==== Data rows ====
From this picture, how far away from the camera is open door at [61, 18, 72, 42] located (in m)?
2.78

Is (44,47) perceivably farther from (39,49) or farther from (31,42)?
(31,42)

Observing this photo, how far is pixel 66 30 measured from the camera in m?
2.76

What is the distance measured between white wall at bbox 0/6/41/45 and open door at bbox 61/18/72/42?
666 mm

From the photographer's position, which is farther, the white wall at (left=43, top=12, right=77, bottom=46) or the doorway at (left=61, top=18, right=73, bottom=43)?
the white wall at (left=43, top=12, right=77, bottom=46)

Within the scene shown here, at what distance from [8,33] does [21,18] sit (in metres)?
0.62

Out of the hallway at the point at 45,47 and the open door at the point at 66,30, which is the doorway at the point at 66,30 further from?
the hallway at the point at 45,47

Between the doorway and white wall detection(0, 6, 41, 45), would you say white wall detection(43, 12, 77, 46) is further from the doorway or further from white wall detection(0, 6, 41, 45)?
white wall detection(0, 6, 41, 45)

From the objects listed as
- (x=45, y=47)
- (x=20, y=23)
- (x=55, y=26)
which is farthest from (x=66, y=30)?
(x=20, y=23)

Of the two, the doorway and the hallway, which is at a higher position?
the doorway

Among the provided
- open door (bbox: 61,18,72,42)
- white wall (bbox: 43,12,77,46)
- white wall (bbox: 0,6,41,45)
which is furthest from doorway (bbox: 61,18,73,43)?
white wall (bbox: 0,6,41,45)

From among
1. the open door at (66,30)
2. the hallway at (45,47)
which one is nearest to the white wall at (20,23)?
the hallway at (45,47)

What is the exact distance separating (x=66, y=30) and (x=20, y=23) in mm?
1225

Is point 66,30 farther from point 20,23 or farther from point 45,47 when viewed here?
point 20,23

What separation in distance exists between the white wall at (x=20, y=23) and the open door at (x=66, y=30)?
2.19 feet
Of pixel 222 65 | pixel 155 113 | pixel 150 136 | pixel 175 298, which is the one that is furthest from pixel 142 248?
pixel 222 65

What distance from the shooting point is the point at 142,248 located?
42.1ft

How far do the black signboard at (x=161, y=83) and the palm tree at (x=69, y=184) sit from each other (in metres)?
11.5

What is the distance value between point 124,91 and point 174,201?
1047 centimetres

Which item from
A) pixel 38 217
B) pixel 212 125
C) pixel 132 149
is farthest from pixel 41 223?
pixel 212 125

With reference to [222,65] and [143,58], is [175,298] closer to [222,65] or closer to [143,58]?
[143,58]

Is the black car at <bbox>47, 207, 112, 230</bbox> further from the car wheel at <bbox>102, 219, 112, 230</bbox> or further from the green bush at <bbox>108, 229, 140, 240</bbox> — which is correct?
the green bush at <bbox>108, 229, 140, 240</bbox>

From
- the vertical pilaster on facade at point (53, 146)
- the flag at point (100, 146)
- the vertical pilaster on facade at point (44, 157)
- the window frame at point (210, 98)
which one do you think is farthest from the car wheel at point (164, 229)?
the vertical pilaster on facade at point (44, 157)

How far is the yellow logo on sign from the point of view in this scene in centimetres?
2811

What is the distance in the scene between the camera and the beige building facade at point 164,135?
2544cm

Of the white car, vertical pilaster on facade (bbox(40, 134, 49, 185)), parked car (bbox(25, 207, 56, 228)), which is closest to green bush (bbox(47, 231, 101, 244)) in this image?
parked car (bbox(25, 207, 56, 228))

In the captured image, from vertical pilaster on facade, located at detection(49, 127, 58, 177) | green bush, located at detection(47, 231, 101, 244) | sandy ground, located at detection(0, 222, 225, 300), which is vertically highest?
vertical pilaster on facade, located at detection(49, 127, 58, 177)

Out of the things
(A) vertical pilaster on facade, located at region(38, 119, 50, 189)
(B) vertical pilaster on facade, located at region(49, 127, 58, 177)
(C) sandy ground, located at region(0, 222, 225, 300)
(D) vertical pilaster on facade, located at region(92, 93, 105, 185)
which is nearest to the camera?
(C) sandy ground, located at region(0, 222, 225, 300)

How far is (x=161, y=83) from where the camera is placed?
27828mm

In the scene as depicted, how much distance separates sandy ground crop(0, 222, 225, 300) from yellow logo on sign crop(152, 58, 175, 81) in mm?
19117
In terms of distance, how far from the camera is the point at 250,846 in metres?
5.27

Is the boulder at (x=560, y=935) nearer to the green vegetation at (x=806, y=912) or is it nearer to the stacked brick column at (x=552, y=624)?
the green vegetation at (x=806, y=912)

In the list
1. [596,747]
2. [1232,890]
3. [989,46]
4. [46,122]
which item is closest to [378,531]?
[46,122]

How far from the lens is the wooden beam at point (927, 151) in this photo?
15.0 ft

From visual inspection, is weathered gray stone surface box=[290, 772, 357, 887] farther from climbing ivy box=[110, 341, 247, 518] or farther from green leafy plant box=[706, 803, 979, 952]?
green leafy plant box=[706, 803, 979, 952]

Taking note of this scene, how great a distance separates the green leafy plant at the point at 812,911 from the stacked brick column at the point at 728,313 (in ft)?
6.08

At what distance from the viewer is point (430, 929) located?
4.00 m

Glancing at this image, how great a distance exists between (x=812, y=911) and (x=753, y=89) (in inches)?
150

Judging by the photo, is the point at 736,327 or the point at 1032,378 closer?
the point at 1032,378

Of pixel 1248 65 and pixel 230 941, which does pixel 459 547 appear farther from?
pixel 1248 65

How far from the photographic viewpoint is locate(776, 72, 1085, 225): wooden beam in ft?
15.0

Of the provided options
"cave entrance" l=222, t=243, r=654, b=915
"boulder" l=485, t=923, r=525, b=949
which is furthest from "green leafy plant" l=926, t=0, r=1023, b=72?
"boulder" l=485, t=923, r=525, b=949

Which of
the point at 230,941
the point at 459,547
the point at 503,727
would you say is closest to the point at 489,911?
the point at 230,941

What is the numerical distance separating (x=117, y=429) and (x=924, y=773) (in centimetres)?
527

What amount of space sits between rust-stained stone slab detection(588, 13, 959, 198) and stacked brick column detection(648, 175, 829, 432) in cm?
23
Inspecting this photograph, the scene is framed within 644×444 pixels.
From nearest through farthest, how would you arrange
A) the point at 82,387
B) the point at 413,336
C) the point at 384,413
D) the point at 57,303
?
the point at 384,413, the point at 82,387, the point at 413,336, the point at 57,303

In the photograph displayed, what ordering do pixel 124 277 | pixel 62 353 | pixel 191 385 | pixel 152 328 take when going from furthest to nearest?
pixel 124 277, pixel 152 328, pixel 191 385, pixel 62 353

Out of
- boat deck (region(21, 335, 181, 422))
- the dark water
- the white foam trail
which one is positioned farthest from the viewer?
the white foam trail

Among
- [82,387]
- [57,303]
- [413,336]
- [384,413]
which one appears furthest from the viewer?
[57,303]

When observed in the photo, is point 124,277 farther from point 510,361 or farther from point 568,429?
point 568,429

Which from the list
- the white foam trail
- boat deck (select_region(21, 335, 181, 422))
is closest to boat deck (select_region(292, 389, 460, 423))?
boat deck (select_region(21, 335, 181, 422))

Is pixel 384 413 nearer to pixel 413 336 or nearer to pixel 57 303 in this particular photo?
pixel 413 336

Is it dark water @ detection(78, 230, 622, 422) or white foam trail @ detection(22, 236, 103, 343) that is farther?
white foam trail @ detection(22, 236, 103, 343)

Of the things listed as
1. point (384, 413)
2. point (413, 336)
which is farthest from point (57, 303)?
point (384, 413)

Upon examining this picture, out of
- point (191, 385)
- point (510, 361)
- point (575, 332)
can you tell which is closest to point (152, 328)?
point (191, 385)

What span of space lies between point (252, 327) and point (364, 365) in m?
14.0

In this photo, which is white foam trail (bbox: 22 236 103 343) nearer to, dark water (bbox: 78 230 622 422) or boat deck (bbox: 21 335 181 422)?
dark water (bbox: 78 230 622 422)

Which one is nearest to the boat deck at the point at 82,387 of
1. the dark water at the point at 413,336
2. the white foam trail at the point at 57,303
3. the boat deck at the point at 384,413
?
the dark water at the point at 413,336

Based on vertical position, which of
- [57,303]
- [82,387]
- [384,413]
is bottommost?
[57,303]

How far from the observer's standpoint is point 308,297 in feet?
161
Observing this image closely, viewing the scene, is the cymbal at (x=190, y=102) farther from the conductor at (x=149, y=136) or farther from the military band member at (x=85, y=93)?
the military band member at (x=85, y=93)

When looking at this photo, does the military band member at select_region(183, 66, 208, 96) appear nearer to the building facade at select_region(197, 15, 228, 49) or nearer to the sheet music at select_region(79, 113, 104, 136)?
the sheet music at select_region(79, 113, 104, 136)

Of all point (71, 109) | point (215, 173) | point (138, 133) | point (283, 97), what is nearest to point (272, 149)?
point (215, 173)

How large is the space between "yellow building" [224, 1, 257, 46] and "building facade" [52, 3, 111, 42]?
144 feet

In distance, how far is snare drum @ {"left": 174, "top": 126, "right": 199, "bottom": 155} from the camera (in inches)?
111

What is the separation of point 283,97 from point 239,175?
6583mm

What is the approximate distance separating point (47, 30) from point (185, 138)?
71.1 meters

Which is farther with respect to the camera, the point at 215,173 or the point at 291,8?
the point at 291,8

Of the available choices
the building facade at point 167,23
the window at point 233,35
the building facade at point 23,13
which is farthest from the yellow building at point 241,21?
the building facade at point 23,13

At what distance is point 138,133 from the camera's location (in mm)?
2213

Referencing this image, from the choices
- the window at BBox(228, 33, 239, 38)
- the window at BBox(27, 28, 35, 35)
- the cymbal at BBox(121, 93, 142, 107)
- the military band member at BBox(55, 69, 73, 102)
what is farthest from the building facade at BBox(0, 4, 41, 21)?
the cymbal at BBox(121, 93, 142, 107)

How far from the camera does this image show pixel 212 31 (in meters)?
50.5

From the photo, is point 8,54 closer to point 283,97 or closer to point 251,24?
====
Stated task: Copy the records from the line containing "At what distance is" through the end of the records, replacing "window" with "pane" and leaving everything else unchanged.

Exercise solution:
At what distance is point 138,133 from the camera's location (in mm)?
2213

Referencing this image, from the choices
- the pane at BBox(228, 33, 239, 38)
- the pane at BBox(27, 28, 35, 35)
- the cymbal at BBox(121, 93, 142, 107)
- the military band member at BBox(55, 69, 73, 102)
what is farthest from the building facade at BBox(0, 4, 41, 21)?
the cymbal at BBox(121, 93, 142, 107)

How far from the camera does this image show pixel 212 31 (in meters)?
50.5

From the photo, is point 8,54 closer to point 283,97 or closer to point 251,24?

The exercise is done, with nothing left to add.